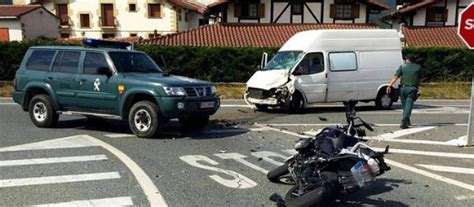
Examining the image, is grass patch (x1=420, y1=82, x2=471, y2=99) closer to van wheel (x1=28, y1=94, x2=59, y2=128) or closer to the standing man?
the standing man

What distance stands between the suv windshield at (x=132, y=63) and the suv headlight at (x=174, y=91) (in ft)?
4.22

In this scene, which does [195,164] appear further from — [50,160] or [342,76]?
[342,76]

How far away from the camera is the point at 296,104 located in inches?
524

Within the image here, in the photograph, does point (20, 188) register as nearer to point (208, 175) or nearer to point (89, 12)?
point (208, 175)

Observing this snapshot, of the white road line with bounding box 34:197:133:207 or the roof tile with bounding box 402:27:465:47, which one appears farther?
the roof tile with bounding box 402:27:465:47

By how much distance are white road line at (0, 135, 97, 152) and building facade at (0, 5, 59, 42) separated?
33.9 metres

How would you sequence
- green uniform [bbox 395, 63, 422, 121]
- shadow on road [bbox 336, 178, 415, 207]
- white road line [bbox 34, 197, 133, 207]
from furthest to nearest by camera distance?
green uniform [bbox 395, 63, 422, 121] < shadow on road [bbox 336, 178, 415, 207] < white road line [bbox 34, 197, 133, 207]

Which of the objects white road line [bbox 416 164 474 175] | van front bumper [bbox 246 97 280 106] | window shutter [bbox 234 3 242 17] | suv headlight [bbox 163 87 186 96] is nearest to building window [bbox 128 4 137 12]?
window shutter [bbox 234 3 242 17]

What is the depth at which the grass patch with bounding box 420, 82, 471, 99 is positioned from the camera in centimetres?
1998

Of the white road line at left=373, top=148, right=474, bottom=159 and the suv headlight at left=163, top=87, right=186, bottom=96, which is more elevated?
the suv headlight at left=163, top=87, right=186, bottom=96

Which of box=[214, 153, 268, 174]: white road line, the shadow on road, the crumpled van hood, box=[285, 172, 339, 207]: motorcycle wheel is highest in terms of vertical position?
the crumpled van hood

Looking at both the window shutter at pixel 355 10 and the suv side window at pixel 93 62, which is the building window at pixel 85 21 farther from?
the suv side window at pixel 93 62

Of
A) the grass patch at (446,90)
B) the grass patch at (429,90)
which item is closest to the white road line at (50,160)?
the grass patch at (429,90)

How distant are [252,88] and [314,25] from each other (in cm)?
1758
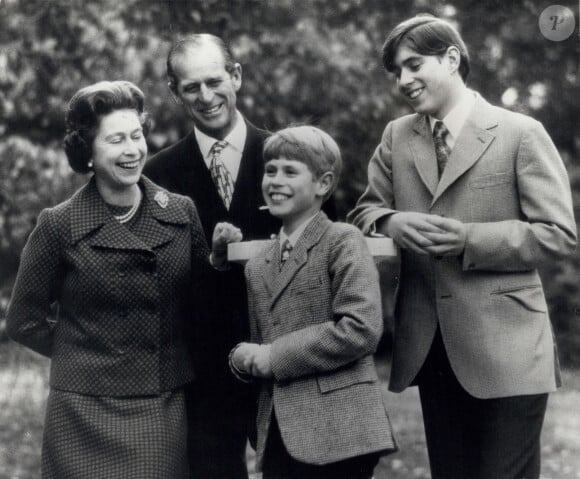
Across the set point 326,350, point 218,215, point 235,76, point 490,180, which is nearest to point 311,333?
point 326,350

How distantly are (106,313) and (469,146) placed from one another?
1.43 m

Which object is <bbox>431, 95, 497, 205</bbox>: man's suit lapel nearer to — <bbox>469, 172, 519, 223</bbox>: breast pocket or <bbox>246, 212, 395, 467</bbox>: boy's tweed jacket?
<bbox>469, 172, 519, 223</bbox>: breast pocket

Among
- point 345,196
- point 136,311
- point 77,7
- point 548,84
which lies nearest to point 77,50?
point 77,7

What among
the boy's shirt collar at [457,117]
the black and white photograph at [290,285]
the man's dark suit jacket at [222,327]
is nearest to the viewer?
the black and white photograph at [290,285]

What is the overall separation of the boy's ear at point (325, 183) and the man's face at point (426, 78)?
448 millimetres

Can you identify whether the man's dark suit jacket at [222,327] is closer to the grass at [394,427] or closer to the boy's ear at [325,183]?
the boy's ear at [325,183]

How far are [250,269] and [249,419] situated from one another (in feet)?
2.66

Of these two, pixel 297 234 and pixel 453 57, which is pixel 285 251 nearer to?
pixel 297 234

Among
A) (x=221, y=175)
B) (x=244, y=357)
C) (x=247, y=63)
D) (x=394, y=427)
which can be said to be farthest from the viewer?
(x=394, y=427)

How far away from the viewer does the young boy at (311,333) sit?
301 cm

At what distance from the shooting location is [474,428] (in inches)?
134

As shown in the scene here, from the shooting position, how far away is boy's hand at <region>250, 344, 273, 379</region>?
122 inches

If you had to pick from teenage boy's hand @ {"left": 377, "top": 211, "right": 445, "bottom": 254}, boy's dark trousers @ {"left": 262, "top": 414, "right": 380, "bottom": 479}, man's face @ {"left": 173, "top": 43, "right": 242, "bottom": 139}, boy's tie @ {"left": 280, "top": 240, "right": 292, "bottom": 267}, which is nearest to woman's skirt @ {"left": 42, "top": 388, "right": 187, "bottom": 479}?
boy's dark trousers @ {"left": 262, "top": 414, "right": 380, "bottom": 479}

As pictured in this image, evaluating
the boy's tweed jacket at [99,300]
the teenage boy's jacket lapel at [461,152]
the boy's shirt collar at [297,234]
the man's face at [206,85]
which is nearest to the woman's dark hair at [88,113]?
the boy's tweed jacket at [99,300]
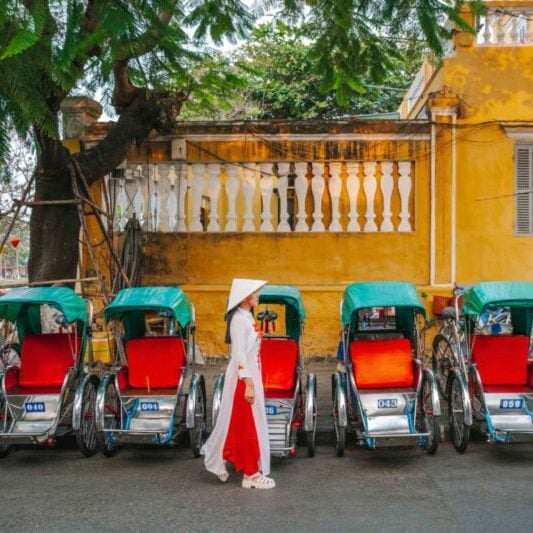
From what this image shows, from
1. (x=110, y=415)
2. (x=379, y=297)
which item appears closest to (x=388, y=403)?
(x=379, y=297)

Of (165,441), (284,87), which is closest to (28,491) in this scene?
(165,441)

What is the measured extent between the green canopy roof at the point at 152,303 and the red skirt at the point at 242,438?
4.15 ft

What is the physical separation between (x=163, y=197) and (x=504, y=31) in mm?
5328

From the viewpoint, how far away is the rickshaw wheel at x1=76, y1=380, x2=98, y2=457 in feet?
21.6

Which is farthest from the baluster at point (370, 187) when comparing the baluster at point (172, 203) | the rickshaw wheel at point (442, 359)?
the baluster at point (172, 203)

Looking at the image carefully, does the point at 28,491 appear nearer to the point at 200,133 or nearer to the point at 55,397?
the point at 55,397

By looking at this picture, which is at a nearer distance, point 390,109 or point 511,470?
point 511,470

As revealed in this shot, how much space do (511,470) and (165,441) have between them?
2.93 m

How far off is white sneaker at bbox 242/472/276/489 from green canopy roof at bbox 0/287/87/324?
2.28 m

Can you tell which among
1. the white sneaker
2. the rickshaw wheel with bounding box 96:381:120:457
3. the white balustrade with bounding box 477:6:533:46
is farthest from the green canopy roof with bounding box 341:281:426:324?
the white balustrade with bounding box 477:6:533:46

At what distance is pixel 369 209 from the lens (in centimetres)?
1041

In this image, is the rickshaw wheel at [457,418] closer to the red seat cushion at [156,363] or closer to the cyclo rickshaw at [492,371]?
the cyclo rickshaw at [492,371]

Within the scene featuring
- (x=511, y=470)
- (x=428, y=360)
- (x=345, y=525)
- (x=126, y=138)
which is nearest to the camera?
(x=345, y=525)

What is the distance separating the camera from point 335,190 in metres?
10.4
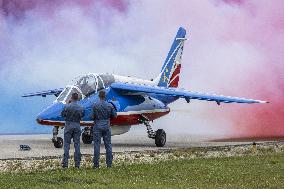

##############################

Reproduce the material word for word, starting at its beginning and ending with the line that contains "green uniform [bbox 395, 63, 422, 121] <". Leave the pictures out.

=== Answer to the exercise ===
Examining the image, is grass patch (x1=420, y1=82, x2=471, y2=99) closer to van wheel (x1=28, y1=94, x2=59, y2=128) or closer to the standing man?
the standing man

What distance stands between the suv windshield at (x=132, y=63) and the suv headlight at (x=174, y=91) (in ft)?
4.22

In this scene, which does [195,164] appear further from — [50,160] or [342,76]?
[342,76]

How far away from the camera is the point at 296,104 located in inches?
524

Within the image here, in the photograph, does point (20, 188) register as nearer to point (208, 175) or nearer to point (89, 12)?
point (208, 175)

Observing this snapshot, of the white road line with bounding box 34:197:133:207 or the roof tile with bounding box 402:27:465:47, which one appears farther?
the roof tile with bounding box 402:27:465:47

By how much distance are white road line at (0, 135, 97, 152) and building facade at (0, 5, 59, 42) separated?
33.9 metres

How would you sequence
- green uniform [bbox 395, 63, 422, 121]
- shadow on road [bbox 336, 178, 415, 207]
- white road line [bbox 34, 197, 133, 207]
from furthest to nearest by camera distance?
green uniform [bbox 395, 63, 422, 121] < shadow on road [bbox 336, 178, 415, 207] < white road line [bbox 34, 197, 133, 207]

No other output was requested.